## RECORDS FOR THE EXERCISE

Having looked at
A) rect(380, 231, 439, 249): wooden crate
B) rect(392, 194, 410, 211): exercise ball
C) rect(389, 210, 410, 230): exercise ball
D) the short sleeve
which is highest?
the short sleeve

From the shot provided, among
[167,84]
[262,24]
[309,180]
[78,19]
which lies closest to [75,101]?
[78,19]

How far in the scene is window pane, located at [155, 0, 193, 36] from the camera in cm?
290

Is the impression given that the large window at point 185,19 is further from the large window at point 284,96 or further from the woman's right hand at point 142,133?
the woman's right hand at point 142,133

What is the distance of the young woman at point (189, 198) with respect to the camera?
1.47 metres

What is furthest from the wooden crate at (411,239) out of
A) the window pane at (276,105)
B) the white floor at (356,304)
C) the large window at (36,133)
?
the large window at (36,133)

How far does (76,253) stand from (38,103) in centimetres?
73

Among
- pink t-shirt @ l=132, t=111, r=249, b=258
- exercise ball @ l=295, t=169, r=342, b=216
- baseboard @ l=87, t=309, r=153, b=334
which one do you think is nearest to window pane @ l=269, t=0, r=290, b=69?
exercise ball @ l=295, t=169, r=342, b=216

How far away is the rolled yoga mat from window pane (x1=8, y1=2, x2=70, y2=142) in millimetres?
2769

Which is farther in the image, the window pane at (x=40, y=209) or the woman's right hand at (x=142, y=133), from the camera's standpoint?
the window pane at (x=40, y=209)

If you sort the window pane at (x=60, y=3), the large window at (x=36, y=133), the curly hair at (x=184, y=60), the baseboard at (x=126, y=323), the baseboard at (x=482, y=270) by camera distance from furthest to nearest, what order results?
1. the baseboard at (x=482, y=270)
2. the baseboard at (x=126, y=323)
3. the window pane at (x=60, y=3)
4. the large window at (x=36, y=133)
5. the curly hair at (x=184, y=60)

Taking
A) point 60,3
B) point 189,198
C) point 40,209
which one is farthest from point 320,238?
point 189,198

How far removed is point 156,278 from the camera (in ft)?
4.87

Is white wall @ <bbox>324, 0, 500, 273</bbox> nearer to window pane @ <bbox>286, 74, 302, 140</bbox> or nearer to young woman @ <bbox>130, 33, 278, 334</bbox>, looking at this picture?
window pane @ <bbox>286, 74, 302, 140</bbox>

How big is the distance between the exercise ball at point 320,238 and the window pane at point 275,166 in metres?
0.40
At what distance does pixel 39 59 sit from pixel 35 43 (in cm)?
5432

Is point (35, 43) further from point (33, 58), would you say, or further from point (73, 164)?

## WHAT NEEDS TO BE DONE
Please repeat the material starting at the line containing "Is white wall" and ending at the end of the material, with "white wall" switched to "gray wall" and nothing else changed.

## ANSWER TO THE PROBLEM
Is gray wall @ <bbox>324, 0, 500, 273</bbox> nearer to window pane @ <bbox>286, 74, 302, 140</bbox> or nearer to young woman @ <bbox>130, 33, 278, 334</bbox>, looking at this picture?
window pane @ <bbox>286, 74, 302, 140</bbox>

How big is the distance between the exercise ball at point 320,238 and the window pane at point 275,166 in metres?
0.40
At what distance does pixel 39 59 sit from pixel 35 43 (in cm)?
5432

Is point (35, 43) further from point (33, 58), would you say, or further from point (73, 164)?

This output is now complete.